_Passage to read_.

>> Begin

Given 2n balls of k distinct colors where the number of balls of each color is given in an array balls, the balls are shuffled uniformly at random and split into two boxes containing n balls each. The task is to calculate the probability that the two boxes have the same number of distinct colors.

Key Insights

  • Use Depth-First Search (DFS) or backtracking to explore all possible distributions of balls for each color into the two boxes.
  • For every color, choose a split (how many of that color go to box1 vs. box2) using combinatorial counts (i.e., combinations).
  • Maintain running counts: total ball count in box1 and distinct color counts in both boxes.
  • Only consider splits where box1 gets exactly n balls; box2 will automatically have n balls.
  • Use combinatorial multiplication to account for the number of ways a particular split can occur.
  • Divide the sum of valid (favorable) distributions by the total possible distributions that yield exactly n balls in box1.

>> End

_Record set_.
>> Begin

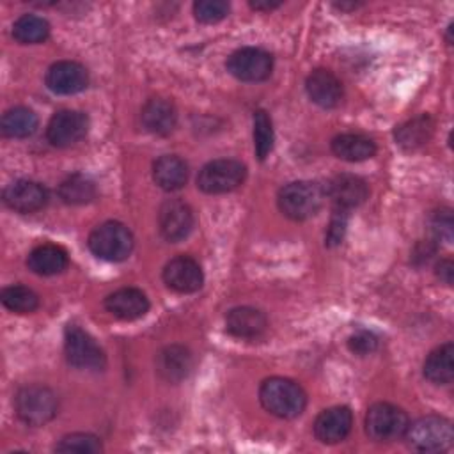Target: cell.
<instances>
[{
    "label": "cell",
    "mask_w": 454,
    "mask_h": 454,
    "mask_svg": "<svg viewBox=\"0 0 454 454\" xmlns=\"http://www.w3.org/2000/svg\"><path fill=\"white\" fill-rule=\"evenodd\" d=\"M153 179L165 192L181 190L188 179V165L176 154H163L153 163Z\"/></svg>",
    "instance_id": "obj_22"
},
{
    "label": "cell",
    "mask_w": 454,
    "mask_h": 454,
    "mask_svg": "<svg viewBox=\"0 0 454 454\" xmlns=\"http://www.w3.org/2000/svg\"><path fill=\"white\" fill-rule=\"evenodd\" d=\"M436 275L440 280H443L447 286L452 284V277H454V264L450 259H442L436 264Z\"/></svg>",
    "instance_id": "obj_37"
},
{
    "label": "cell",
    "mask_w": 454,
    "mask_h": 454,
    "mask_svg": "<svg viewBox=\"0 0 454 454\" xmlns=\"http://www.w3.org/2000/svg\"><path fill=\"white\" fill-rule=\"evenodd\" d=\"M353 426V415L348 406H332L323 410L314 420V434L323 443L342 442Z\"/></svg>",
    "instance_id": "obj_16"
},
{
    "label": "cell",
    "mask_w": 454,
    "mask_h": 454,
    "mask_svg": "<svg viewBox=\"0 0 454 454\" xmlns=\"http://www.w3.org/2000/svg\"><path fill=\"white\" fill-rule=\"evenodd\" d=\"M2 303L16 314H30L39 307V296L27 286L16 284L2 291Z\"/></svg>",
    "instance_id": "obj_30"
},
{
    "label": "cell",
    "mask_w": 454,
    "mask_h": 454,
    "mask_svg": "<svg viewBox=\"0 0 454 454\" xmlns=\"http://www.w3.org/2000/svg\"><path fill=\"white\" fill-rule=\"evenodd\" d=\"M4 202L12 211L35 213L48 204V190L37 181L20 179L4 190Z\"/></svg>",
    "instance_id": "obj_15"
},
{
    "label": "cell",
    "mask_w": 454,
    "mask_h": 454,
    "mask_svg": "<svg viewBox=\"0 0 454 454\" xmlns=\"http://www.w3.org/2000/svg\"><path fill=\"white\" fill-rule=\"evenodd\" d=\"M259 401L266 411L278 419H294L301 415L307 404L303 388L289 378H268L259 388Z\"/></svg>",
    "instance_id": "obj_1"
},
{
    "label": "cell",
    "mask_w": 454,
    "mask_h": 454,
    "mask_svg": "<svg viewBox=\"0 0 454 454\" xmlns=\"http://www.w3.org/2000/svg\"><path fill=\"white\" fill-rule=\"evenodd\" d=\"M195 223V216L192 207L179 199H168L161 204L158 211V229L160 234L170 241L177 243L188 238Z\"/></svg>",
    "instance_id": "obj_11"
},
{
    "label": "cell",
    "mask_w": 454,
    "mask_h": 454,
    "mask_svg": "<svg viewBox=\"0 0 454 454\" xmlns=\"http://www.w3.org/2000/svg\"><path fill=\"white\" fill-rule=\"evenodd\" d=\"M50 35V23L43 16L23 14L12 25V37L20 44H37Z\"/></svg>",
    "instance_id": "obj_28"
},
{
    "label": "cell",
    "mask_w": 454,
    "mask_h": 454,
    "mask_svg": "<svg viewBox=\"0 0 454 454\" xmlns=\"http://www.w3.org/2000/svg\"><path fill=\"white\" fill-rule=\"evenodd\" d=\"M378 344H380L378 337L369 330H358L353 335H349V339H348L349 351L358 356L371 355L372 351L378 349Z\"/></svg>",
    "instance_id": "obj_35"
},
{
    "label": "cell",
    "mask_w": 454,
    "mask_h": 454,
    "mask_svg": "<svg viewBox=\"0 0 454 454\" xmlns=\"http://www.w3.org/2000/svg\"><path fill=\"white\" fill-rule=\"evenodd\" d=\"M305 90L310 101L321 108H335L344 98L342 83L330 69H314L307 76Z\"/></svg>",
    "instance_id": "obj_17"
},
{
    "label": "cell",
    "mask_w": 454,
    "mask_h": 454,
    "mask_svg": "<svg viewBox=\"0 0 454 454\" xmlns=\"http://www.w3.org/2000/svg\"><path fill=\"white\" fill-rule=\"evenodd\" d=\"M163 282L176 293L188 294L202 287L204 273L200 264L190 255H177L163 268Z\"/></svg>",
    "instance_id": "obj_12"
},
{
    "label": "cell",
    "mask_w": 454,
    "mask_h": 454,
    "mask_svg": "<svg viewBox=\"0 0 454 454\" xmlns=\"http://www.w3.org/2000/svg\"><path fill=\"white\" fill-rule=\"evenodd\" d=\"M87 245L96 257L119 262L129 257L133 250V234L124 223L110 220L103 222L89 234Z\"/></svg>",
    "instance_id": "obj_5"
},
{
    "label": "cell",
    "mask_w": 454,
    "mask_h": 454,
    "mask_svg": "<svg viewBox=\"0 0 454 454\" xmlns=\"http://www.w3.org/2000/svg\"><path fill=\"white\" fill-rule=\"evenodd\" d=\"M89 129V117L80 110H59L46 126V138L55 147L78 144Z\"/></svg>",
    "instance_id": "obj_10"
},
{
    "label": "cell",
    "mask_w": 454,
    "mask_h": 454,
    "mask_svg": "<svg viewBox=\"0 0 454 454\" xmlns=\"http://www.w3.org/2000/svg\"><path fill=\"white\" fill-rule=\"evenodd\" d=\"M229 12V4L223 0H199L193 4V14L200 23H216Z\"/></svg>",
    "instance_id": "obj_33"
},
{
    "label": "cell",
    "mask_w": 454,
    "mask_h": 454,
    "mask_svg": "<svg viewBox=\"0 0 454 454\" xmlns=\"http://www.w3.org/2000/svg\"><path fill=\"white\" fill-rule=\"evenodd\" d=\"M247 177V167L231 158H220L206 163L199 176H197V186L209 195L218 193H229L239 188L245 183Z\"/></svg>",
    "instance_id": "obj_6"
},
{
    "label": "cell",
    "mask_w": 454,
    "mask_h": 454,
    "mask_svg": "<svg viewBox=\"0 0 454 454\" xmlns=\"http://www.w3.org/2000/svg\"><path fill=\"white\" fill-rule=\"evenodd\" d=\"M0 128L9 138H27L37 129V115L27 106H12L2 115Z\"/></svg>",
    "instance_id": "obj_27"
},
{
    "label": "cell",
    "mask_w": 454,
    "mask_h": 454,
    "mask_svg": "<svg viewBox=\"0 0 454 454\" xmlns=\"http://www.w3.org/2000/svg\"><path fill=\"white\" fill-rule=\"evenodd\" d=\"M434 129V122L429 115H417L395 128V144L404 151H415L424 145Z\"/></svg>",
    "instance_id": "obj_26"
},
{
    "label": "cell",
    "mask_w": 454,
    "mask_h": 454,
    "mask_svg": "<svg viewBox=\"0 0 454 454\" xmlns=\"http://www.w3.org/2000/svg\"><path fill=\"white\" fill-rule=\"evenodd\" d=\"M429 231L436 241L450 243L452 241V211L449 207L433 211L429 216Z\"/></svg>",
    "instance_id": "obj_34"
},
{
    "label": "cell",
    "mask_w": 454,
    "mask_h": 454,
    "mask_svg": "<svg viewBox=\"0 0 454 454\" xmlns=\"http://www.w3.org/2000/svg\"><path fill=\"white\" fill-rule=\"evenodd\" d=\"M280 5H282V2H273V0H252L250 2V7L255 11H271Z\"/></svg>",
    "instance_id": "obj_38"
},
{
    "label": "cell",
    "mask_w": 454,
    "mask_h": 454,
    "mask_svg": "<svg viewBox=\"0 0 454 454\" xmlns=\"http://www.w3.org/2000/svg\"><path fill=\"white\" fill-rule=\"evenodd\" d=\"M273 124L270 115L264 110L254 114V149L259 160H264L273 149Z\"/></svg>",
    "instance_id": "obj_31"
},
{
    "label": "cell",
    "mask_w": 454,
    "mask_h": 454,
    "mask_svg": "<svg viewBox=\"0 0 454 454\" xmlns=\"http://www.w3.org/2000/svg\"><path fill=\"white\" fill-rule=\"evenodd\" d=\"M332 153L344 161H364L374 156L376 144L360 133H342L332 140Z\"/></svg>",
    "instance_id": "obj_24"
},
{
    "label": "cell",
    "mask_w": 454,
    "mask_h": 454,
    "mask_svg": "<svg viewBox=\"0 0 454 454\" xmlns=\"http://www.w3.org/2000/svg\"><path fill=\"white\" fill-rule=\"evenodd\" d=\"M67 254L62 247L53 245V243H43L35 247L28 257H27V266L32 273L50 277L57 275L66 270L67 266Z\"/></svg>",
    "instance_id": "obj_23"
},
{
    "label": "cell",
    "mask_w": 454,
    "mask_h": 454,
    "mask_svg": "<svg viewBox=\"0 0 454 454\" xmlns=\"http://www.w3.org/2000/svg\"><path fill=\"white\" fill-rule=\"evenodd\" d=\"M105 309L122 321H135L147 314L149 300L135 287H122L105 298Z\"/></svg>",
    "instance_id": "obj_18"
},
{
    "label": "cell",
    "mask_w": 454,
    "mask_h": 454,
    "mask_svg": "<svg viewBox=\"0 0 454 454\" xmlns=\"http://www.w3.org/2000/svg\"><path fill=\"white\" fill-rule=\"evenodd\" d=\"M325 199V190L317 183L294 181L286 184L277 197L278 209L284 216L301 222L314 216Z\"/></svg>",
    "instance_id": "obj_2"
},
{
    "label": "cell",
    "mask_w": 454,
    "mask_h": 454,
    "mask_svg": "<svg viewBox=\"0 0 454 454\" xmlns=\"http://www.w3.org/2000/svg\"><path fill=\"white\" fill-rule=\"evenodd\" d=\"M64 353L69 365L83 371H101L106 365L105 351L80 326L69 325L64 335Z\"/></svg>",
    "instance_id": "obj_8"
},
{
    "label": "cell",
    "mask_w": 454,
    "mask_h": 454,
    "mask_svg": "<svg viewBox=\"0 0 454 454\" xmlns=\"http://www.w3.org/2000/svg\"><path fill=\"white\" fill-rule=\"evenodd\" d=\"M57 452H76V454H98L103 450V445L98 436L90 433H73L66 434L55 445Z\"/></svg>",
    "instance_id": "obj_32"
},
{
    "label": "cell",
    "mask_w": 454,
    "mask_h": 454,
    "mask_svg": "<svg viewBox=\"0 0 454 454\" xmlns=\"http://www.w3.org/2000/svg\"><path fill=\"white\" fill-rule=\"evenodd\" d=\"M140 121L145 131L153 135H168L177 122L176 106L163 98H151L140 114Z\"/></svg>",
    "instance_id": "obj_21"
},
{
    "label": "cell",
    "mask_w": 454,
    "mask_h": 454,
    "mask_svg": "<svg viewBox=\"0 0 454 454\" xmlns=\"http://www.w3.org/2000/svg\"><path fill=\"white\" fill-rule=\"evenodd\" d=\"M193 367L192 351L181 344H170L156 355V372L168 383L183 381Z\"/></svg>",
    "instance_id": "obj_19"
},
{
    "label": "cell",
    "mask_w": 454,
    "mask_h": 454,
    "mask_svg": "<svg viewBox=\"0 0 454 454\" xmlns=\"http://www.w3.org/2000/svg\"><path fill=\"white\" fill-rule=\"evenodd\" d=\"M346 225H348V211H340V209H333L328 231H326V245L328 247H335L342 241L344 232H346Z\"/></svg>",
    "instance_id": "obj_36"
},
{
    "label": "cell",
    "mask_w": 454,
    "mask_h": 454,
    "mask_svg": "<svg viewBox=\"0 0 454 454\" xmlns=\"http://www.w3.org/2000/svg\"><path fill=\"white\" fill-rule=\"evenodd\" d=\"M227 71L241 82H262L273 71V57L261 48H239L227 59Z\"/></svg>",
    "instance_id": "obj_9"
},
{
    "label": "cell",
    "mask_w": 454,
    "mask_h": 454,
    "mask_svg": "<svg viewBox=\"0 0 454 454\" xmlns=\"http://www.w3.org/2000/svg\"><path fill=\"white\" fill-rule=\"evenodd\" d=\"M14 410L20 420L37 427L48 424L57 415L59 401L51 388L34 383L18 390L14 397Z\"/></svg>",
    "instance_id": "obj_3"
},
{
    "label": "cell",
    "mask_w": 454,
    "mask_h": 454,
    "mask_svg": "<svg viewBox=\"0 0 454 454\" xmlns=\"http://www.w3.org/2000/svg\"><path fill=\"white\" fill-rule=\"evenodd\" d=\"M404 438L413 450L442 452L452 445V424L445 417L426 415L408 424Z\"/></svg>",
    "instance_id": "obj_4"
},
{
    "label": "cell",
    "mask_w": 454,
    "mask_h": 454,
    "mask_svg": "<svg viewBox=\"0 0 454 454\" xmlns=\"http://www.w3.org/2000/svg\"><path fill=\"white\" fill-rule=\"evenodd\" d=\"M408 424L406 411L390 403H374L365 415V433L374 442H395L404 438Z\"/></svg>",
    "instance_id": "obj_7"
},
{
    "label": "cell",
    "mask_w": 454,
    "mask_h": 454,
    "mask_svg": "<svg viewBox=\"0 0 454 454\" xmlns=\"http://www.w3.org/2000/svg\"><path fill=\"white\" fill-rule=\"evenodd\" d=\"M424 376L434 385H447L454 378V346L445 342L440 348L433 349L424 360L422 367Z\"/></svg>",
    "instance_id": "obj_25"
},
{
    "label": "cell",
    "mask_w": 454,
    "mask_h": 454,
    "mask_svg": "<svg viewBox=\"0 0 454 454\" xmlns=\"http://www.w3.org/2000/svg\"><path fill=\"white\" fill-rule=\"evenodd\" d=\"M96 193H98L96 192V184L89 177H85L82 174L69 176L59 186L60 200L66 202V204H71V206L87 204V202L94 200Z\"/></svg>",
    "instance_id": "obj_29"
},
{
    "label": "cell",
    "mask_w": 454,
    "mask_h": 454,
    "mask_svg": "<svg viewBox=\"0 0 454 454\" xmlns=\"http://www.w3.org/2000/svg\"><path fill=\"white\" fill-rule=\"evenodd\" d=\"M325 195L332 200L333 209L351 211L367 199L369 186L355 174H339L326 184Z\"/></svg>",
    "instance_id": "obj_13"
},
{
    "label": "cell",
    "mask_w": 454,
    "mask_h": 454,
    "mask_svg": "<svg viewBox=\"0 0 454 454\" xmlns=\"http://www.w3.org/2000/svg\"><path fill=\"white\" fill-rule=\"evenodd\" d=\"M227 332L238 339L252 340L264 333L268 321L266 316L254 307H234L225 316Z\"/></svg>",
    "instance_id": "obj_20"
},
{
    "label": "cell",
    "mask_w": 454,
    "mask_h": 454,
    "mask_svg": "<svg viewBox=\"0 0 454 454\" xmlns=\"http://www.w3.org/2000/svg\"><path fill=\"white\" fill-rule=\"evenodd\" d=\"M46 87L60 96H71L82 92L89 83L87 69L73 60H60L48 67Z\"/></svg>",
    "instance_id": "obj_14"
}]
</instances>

>> End

_Task set_.
- a) For each statement about the ball-splitting passage, answer yes or no to whether it agrees with the passage, and quote the exact words that decide it: (i) each of the two boxes ends up with n balls; (ii) only splits where box2 gets exactly n balls are considered, and box1's count follows automatically; (iii) the running counts track distinct colors in box1 only.
- b) Carry on writing the ball-splitting passage, starting after its last line.
None of the rows are needed here.

_Expected answers_.
- a)
(i) Yes: "split into two boxes containing n balls each"
(ii) No: "Only consider splits where box1 gets exactly n balls; box2 will automatically have n balls."
(iii) No: "distinct color counts in both boxes"

- b)
Space and Time Complexity

Time Complexity: O(∏ (balls[i] + 1)) which is exponential in the number of colors; however, balls.length ≤ 8 makes this tractable. Space Complexity: O(k) due to recursion depth, where k is the number of colors.

Solution

We perform a DFS where for each color we explore all possible ways to assign some of its balls to box1 and the rest to box2. For each distribution:

  • Update the count of balls in box1.
  • Update the distinct colors in box1 and box2 if a color appears at least once.
  • Multiply by the combinatorial factor representing the number of ways to choose that many balls from the available ones. Once we assign all colors and box1 has exactly n balls, we check if the number of distinct colors in both boxes are equal. We aggregate the number of ways that result in this condition (favorable count) and also the total number of ways to equally split the balls. Finally, the answer is given by dividing the favorable count by the total count.

Key data structures and techniques:

  • Recursion with DFS/backtracking.
  • Combinatorial calculations using a helper combination function.
  • Maintaining running product of ways to pick balls for current distribution.

Code Solutions

import math

def getProbability(balls):
    totalColors = len(balls)
    totalBalls = sum(balls)
    half = totalBalls // 2
    favorable = 0
    totalWays = 0
    
    # Precompute combination values using math.comb (Python 3.8+)
    def comb(n, k):
        return math.comb(n, k)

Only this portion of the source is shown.